**EXCERPTED RECORDS:**
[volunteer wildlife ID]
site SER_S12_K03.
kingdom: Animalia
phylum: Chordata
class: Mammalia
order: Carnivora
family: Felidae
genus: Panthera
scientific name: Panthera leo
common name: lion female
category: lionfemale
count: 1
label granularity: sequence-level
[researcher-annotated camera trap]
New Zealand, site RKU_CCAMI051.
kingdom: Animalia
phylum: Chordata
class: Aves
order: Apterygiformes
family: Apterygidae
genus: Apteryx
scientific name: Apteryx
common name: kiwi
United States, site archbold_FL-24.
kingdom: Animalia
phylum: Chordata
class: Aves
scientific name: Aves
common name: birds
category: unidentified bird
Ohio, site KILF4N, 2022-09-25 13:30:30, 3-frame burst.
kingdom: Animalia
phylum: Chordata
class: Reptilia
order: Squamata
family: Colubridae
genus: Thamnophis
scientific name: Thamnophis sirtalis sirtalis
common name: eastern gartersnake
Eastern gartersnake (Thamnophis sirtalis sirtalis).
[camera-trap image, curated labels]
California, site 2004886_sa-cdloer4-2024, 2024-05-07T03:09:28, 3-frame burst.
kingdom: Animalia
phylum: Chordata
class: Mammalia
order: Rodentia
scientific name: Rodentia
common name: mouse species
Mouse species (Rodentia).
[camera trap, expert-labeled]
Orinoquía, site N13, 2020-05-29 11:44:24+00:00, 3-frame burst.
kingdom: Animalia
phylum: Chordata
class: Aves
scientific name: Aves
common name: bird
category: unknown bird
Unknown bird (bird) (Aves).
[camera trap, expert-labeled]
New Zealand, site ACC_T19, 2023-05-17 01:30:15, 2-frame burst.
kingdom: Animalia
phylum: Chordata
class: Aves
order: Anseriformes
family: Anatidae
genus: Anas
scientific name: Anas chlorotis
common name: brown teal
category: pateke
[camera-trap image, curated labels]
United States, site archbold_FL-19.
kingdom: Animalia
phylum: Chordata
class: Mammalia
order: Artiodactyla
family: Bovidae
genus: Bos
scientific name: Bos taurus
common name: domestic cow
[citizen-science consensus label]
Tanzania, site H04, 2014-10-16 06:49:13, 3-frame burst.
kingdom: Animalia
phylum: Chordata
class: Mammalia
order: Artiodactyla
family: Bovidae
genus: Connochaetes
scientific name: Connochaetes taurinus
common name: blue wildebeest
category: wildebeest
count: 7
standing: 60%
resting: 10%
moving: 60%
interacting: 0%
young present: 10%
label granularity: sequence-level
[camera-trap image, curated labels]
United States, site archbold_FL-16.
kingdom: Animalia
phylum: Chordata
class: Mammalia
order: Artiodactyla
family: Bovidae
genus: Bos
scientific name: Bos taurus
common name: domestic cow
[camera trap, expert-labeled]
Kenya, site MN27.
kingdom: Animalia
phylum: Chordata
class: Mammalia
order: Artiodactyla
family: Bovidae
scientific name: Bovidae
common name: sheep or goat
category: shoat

**WHAT THIS TASK INVOLVES:** All lines from the one containing "Kenya, site MN27." to the end of the data above are to be set down exactly; no others belong in the answer.

**SOLUTION TO THE EXERCISE:**
Kenya, site MN27.
kingdom: Animalia
phylum: Chordata
class: Mammalia
order: Artiodactyla
family: Bovidae
scientific name: Bovidae
common name: sheep or goat
category: shoat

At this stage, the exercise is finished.